**Work to do:**
Decide whether each statement agrees with the forum excerpt on POMDP belief below, answering yes or no and quoting the deciding words of the excerpt: (a) The true state stays the same within a single trial. (b) The true state in Trial 1 is S1. (c) Observation noise is low at the earlier time steps.

**Extract provided:**
However, unless I mainly re-initialize my belief at the beginning of each trial (i.e. problem.agent.set_belief(init_belief_particles)), the initial belief for the next trial is heavily skewed towards one or more states. For example:

TRIAL 1 (true state S4)
--------------------

  STEP 0
  Current belief:
        s_0-t_0 -> 0.021
        s_1-t_0 -> 0.447
        s_2-t_0 -> 0.062
        s_3-t_0 -> 0.035
        s_4-t_0 -> 0.037
        s_5-t_0 -> 0.042
        s_6-t_0 -> 0.035
        s_7-t_0 -> 0.209
        s_8-t_0 -> 0.031
        s_9-t_0 -> 0.023
        s_10-t_0 -> 0.035
        s_11-t_0 -> 0.023

As you can see, where before the belief for each state went from ~7% to ~10%, now one state has close to 40% belief initially. This, combined with the fact that the observation noise is high at the earlier time steps, makes it so the correct state's belief can go to 0 by the time it is observed in consecutive time steps.

I suspect this may be due to the last update of each trial. In my POMDP, observations come from the brain data of a given participant, and at the end of each trial (which can be because an action different than wait was taken or because the max number of time steps was reached). The true state remains stable during a trial, but changes when the trial changes, and this change is driven by the user, so it does not depend on the observation obtained in the last step of the previous trial, is it always uniform.

**Given data:**
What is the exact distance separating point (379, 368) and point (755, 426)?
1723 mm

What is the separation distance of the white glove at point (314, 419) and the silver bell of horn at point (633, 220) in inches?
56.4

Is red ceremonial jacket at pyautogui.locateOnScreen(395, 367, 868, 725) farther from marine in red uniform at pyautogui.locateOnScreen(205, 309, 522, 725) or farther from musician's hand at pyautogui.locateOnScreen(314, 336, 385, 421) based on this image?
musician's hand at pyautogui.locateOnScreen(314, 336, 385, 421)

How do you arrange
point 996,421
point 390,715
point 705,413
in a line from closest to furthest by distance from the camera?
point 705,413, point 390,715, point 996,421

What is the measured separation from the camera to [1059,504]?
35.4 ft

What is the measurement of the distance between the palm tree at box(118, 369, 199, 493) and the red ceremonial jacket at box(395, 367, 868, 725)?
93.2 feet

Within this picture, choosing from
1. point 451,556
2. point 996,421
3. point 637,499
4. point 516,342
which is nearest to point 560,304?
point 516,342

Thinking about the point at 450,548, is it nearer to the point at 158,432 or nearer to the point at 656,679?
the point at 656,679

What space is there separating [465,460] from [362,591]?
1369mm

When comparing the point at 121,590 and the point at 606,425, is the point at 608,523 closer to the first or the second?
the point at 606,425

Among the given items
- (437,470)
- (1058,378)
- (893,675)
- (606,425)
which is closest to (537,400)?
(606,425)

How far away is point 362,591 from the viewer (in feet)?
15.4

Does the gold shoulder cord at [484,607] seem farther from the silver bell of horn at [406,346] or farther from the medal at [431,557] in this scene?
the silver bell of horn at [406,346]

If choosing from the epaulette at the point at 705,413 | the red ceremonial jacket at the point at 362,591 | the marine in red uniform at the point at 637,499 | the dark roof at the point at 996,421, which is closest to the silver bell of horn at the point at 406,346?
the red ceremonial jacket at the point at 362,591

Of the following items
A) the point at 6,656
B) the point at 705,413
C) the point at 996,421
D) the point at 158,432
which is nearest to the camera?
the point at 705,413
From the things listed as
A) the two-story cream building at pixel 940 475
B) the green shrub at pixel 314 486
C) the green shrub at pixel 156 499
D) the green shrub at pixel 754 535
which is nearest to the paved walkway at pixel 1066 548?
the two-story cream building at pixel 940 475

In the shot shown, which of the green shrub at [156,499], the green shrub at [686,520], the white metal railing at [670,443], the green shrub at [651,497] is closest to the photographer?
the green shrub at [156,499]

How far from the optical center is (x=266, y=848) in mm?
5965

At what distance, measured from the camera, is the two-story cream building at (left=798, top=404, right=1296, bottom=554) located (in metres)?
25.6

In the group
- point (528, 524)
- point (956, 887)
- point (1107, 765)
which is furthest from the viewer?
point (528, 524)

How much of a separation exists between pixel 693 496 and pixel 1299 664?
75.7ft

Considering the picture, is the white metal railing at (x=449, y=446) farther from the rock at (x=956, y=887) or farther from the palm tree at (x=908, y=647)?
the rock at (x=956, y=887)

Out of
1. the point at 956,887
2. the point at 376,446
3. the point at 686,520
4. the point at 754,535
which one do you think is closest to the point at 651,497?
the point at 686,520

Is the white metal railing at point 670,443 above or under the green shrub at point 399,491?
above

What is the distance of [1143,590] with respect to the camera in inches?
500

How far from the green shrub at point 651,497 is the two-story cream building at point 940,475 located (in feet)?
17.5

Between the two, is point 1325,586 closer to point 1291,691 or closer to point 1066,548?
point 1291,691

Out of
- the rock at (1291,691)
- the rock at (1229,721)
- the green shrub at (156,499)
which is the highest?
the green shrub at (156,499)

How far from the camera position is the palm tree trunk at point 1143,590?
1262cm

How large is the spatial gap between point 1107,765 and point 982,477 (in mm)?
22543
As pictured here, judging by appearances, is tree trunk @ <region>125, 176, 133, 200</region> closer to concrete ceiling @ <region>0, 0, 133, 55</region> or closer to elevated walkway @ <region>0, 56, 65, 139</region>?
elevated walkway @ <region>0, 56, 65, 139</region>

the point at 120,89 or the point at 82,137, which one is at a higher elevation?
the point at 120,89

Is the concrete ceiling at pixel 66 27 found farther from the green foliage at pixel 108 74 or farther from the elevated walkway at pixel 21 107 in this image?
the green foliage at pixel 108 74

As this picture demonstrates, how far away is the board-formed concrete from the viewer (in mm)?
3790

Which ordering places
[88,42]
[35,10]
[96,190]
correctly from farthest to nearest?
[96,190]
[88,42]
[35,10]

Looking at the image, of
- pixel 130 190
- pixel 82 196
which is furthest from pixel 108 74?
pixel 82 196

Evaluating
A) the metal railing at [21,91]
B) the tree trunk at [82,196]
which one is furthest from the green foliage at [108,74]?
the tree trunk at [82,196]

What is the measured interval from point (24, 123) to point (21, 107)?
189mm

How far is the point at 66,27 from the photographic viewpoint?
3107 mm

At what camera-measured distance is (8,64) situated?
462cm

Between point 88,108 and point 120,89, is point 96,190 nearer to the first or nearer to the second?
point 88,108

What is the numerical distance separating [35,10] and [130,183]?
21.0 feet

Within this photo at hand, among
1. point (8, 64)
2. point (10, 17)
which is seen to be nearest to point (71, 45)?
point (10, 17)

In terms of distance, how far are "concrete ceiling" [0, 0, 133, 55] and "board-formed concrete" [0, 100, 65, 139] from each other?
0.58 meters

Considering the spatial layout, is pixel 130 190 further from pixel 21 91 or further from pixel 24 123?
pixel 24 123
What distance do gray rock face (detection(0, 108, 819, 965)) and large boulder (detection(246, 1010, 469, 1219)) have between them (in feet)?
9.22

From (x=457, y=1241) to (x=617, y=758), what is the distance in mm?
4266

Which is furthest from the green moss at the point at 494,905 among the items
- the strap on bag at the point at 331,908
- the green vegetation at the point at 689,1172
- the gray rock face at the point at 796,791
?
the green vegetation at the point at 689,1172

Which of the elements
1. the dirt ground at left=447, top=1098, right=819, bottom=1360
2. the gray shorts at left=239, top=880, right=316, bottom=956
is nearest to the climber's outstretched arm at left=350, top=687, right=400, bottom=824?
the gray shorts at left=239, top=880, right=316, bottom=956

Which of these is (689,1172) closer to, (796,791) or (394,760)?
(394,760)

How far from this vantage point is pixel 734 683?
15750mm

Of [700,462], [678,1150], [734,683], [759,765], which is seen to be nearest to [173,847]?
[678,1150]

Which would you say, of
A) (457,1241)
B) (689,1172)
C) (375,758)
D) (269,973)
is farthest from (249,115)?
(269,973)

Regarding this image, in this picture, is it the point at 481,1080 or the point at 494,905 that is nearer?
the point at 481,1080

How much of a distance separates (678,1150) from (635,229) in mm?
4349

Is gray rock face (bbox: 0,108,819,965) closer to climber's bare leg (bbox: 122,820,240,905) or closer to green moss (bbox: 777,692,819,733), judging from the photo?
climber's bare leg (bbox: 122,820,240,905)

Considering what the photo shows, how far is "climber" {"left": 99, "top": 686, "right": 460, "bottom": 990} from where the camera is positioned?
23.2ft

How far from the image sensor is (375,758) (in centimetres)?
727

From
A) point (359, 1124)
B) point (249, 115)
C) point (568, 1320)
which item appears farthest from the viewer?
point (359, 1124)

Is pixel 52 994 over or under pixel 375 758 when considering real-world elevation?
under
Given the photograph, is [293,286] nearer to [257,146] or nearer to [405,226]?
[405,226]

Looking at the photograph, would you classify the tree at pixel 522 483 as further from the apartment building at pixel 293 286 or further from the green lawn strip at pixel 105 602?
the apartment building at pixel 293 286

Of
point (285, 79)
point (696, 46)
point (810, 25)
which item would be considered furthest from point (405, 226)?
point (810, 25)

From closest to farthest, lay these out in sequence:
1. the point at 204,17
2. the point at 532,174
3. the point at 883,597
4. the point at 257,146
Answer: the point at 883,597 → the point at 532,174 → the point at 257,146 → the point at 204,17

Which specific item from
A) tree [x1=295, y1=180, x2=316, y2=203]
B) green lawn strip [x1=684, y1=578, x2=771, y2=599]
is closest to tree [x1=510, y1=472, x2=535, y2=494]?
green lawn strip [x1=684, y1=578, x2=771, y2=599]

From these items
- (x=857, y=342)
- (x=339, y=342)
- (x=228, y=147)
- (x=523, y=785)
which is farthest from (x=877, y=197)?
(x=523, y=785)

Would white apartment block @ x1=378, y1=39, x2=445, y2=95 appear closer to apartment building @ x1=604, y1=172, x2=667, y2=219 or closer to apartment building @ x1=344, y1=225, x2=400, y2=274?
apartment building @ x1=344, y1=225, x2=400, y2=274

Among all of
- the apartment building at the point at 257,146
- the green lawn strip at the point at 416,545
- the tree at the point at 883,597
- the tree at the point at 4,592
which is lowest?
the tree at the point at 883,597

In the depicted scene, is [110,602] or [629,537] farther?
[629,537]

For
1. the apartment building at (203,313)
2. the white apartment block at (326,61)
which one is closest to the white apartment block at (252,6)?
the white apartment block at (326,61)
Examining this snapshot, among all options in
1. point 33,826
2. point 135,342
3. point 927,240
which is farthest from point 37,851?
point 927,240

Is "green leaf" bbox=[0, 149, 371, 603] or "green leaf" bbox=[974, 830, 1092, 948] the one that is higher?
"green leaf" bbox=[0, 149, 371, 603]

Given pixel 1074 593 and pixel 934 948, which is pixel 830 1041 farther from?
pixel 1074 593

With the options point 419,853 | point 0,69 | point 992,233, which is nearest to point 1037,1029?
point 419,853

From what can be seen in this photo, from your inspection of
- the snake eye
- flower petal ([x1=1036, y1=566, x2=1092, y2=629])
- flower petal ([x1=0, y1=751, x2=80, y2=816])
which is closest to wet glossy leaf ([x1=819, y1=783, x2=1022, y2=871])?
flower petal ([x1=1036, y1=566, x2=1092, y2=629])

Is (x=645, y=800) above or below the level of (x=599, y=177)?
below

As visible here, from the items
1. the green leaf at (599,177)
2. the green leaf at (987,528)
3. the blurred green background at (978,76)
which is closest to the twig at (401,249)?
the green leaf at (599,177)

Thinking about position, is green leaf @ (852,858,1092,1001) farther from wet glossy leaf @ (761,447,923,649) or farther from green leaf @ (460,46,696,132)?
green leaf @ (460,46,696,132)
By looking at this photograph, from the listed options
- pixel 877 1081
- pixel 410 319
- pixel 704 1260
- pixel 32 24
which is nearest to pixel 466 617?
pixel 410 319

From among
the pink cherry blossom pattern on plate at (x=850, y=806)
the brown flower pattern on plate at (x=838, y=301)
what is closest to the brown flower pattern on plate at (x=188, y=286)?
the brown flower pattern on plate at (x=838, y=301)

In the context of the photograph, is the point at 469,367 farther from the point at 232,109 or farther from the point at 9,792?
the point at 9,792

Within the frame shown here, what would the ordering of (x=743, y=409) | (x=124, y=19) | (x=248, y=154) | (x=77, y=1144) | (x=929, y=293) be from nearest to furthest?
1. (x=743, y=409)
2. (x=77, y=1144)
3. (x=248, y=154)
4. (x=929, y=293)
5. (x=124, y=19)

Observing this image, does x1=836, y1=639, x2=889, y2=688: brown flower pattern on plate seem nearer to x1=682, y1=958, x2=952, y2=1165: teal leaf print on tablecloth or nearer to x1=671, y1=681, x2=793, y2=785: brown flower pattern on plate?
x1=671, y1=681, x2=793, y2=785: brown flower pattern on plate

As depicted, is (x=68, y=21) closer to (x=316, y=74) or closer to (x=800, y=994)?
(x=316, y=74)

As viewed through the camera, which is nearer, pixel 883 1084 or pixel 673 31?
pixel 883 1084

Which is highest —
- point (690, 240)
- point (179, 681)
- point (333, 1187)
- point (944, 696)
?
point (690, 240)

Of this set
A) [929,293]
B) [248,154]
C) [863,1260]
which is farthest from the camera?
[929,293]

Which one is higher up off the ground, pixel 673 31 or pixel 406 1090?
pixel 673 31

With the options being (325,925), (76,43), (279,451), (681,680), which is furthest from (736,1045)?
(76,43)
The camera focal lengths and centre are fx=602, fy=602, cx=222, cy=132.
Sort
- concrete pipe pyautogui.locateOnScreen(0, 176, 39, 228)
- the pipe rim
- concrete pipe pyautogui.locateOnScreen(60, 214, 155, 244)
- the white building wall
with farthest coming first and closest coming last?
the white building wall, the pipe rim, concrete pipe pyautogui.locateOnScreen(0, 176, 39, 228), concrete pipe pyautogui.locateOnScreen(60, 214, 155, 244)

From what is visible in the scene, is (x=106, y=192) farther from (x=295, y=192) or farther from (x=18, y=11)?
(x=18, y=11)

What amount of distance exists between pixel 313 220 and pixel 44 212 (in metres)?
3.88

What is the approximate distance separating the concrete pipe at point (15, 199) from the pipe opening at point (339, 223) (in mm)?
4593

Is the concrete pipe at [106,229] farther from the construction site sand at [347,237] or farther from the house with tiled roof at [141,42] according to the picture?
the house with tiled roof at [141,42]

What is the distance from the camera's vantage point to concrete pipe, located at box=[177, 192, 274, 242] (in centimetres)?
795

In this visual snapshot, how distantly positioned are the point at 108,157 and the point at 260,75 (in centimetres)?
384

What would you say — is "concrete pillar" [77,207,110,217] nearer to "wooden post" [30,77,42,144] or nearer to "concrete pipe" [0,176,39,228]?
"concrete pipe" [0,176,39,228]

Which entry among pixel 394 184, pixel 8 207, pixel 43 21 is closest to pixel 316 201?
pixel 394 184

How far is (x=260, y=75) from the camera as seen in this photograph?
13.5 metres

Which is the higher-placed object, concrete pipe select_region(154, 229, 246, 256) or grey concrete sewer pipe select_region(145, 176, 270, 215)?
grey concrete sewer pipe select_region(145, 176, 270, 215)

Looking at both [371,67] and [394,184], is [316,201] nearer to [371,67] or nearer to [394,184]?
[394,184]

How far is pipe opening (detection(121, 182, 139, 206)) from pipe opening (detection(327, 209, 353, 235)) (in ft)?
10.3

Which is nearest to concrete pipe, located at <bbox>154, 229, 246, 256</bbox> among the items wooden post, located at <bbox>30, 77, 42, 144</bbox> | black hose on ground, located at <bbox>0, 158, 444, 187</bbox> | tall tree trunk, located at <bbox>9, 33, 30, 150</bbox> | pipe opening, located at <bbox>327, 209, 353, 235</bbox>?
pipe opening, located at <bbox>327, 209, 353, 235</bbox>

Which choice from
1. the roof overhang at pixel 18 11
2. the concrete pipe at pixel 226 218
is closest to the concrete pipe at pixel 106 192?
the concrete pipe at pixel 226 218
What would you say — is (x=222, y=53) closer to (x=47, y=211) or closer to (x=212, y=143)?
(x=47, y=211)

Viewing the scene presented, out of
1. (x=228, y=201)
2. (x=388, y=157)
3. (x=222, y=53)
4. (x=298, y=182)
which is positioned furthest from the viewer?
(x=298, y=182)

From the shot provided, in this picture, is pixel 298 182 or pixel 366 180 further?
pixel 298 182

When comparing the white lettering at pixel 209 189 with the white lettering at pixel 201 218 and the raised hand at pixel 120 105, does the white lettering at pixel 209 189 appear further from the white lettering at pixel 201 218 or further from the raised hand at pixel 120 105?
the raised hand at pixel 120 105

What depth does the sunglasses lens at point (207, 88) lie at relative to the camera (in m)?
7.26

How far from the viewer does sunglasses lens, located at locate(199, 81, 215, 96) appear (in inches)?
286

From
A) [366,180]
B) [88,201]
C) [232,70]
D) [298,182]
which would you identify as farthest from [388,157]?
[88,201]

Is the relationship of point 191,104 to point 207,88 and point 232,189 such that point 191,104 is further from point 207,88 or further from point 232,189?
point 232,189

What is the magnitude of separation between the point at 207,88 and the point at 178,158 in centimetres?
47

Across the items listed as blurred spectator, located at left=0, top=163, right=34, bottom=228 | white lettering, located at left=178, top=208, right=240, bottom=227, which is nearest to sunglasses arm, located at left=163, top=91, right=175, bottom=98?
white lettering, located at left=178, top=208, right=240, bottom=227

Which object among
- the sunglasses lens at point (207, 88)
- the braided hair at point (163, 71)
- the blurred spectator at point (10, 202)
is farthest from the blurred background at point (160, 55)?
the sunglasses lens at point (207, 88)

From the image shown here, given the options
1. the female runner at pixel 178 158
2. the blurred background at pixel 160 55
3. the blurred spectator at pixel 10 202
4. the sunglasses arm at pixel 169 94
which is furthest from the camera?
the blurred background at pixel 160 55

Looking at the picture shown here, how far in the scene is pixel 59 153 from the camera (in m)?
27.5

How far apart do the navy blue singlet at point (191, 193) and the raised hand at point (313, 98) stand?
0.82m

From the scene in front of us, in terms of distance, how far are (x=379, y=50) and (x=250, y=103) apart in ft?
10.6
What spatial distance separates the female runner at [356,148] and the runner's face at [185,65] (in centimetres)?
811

**The output:**
(a) Yes: "The true state remains stable during a trial"
(b) No: "TRIAL 1 (true state S4)"
(c) No: "the observation noise is high at the earlier time steps"